%%

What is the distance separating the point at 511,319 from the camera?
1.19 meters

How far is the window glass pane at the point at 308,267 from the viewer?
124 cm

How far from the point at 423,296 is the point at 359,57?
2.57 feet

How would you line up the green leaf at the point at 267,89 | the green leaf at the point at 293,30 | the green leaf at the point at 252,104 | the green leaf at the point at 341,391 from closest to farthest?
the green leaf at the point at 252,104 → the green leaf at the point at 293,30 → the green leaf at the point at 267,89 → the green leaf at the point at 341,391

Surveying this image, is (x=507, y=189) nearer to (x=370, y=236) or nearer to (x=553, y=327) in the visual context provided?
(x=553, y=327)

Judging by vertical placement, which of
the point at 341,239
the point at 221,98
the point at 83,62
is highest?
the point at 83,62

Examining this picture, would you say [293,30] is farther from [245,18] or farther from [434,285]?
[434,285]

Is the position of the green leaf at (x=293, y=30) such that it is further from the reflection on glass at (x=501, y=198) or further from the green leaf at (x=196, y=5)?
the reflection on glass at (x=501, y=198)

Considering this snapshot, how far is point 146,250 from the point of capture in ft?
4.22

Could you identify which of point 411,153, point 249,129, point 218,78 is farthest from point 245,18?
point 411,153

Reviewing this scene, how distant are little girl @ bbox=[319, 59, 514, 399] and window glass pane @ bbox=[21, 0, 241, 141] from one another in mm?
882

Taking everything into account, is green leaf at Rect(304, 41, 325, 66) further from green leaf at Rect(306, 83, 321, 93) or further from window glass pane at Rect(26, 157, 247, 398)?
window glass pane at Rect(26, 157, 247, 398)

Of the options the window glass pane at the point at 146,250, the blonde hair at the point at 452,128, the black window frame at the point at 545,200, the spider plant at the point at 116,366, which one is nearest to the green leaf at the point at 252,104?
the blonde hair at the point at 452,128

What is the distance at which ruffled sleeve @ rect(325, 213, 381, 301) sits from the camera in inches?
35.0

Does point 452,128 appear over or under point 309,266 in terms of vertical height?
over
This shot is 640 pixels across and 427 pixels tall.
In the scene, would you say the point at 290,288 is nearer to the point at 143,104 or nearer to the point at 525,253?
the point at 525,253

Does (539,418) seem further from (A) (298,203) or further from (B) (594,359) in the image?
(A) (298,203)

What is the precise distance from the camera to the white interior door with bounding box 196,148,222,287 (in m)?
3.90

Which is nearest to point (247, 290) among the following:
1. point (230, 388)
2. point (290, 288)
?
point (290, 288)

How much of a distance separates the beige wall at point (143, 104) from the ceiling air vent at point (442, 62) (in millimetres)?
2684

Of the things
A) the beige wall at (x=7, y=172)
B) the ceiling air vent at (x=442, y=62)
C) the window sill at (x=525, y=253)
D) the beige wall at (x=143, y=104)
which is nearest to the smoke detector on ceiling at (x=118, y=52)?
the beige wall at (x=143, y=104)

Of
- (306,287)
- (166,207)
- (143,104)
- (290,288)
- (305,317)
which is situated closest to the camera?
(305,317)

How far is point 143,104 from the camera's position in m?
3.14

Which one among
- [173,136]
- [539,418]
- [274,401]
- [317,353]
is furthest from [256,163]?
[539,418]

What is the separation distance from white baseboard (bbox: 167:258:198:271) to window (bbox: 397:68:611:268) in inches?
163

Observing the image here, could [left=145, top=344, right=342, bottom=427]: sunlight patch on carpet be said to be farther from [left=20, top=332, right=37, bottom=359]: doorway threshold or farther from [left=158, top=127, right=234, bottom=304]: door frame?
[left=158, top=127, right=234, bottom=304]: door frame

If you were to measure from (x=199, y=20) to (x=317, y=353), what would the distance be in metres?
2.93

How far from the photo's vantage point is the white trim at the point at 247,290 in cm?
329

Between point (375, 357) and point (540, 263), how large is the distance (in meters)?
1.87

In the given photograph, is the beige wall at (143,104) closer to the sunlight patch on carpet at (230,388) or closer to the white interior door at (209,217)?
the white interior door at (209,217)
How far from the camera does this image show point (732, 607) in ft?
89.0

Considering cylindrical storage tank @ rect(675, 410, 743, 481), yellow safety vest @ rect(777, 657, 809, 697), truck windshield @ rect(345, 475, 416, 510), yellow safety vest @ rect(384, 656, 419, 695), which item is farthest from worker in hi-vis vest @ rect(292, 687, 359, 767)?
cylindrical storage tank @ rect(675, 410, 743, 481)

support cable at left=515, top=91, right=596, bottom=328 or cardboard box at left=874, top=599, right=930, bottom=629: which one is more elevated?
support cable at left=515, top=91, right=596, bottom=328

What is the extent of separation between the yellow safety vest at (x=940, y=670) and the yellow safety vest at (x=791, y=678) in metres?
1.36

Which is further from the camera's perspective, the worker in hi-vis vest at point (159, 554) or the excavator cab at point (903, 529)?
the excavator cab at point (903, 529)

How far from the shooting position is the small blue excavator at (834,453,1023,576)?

%%

▸ **SET TASK**
Lay out the listing from its first line through the line that contains "the green leaf at the point at 252,104 →", both included, as a numbered list with blank lines omitted.

▸ **RIGHT ANSWER**
1. What is the distance separating the point at 511,319 from the camera?
2. 1.19 meters
3. How far is the window glass pane at the point at 308,267 from the viewer?
4. 124 cm
5. How far from the point at 423,296 is the point at 359,57?
6. 2.57 feet
7. How would you line up the green leaf at the point at 267,89 | the green leaf at the point at 293,30 | the green leaf at the point at 252,104 | the green leaf at the point at 341,391 from closest to farthest?
8. the green leaf at the point at 252,104 → the green leaf at the point at 293,30 → the green leaf at the point at 267,89 → the green leaf at the point at 341,391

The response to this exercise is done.